To do this, they must change the heart of Raven, also known as Mystique (Jennifer Lawrence). Forty years in the past Raven killed the creator of the sentinels, Dr. Trask (played by the always great Peter Dinklage), a scientist who possessed a deep hatred for mutants and had been experimenting on them. His designs were only prototypes without proper funding, but his death turned him into a martyr and convinced the public of the need to implement his work. The survival of the mutants in the future depends upon Raven having the change of heart to not kill the man who has viciously attacked her mutant brothers and sisters.
This means that the movie ultimately deals with the oft-debated question of “how do you change someone’s heart?” Raven killed Trask out of revenge for her friends that he experimented on. The thirst for revenge is a powerful human instinct, and it is not one that is easily quenched, so to stop her proves to be quite a task. Magneto takes a coercive, or law-based, approach, as he usually does. Anyone familiar with the series knows that he consistently tries to solve problems with brute force, trapped in a cycle of retribution beginning with what had been done to him in his childhood (X-Men First Class). So he reacts here with power: after hearing from the future Wolverine that Raven must be stopped, he attempts to kill her. On the flip side, Professor X takes a more gracious approach. He loves Raven. He has loved her since they met as children, even though she has spurned and turned her back on him. He implores her to see that forgiveness, not bullets, will save mutants in the future. Professor X sees many mutants, not just Raven, as hurt and exhausted beings who are foreigners wherever they go. He provides shelter and a home to many mutants in the form of his school and tries to offer Raven this same love and being-known to satisfy her desire for revenge.
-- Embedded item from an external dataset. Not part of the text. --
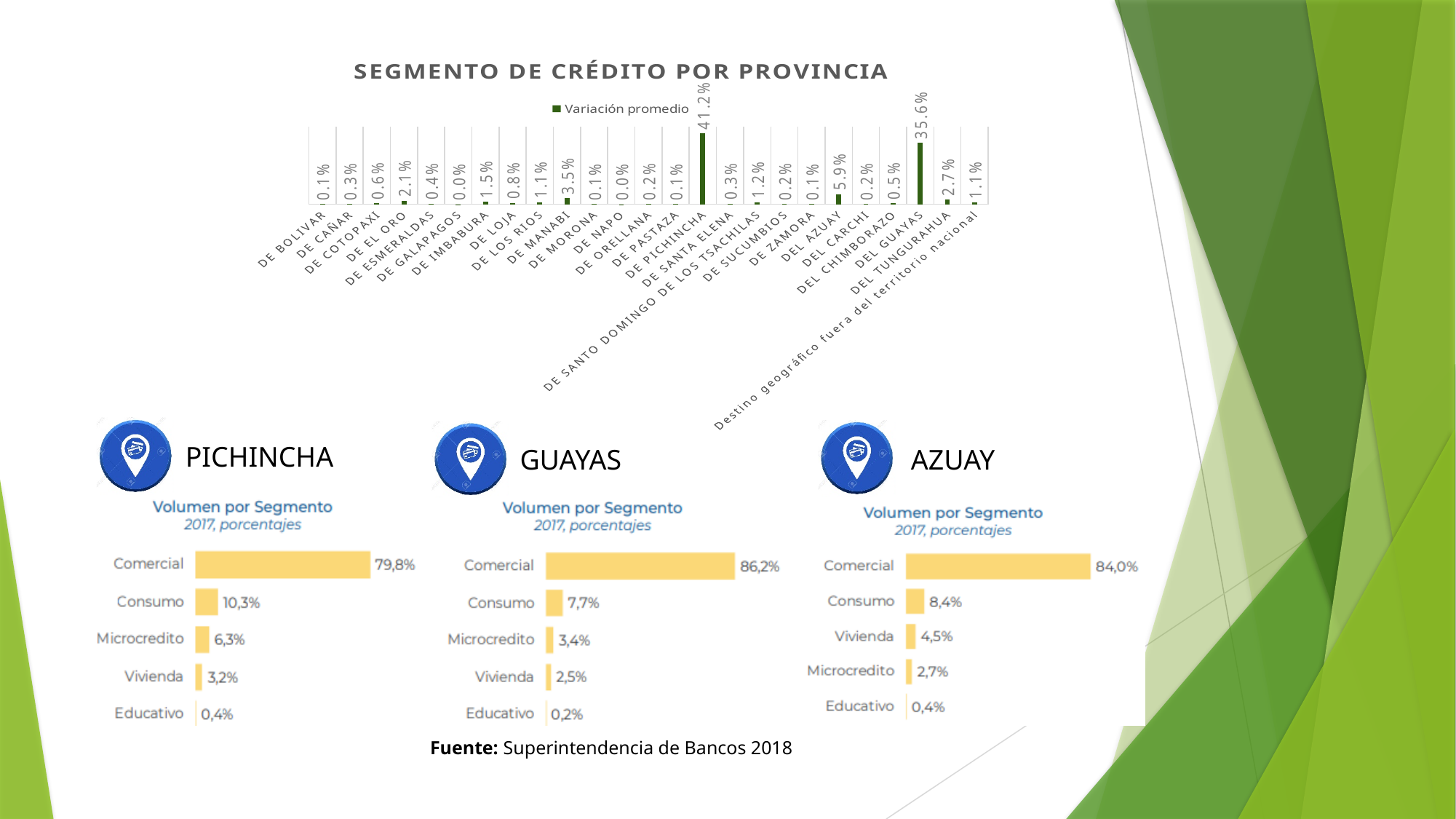
In the chart 'SEGMENTO DE CRÉDITO POR PROVINCIA', what is the value for DEL AZUAY? 5.9% In the chart 'SEGMENTO DE CRÉDITO POR PROVINCIA', what is the name of the series shown in the legend? Variación promedio In the AZUAY 'Volumen por Segmento' chart, how many segments are shown? 5 What kind of chart is 'SEGMENTO DE CRÉDITO POR PROVINCIA'? Bar chart In the AZUAY 'Volumen por Segmento' chart, which segment has the lowest value? Educativo In the chart 'SEGMENTO DE CRÉDITO POR PROVINCIA', how many series does the legend list? 1 In the GUAYAS 'Volumen por Segmento' chart, what is the value for Comercial? 86,2% In the chart 'SEGMENTO DE CRÉDITO POR PROVINCIA', what is the difference between DE PICHINCHA and DEL GUAYAS? 5.6% In the chart 'SEGMENTO DE CRÉDITO POR PROVINCIA', which province has the highest value? DE PICHINCHA In the chart 'SEGMENTO DE CRÉDITO POR PROVINCIA', which is larger, DE MANABI or DEL TUNGURAHUA? DE MANABI In the PICHINCHA 'Volumen por Segmento' chart, what is the value for Consumo? 10,3% In the chart 'SEGMENTO DE CRÉDITO POR PROVINCIA', what is the value for DE PICHINCHA? 41.2%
In some respects, Professor X’s love is like the love of God. Even though we consistently turn our backs on him, he doesn’t turn his back on us. If the Gospel tells us anything, it’s that ‘prior’ love and perpetual forgiveness, as opposed to being smacked across the face with the law (or bullets), has the power to soften a hardened heart–and maybe even allow us to love and forgive others in return (1 John 4:19). It’s not every day you walk out of a superhero movie reminded of that.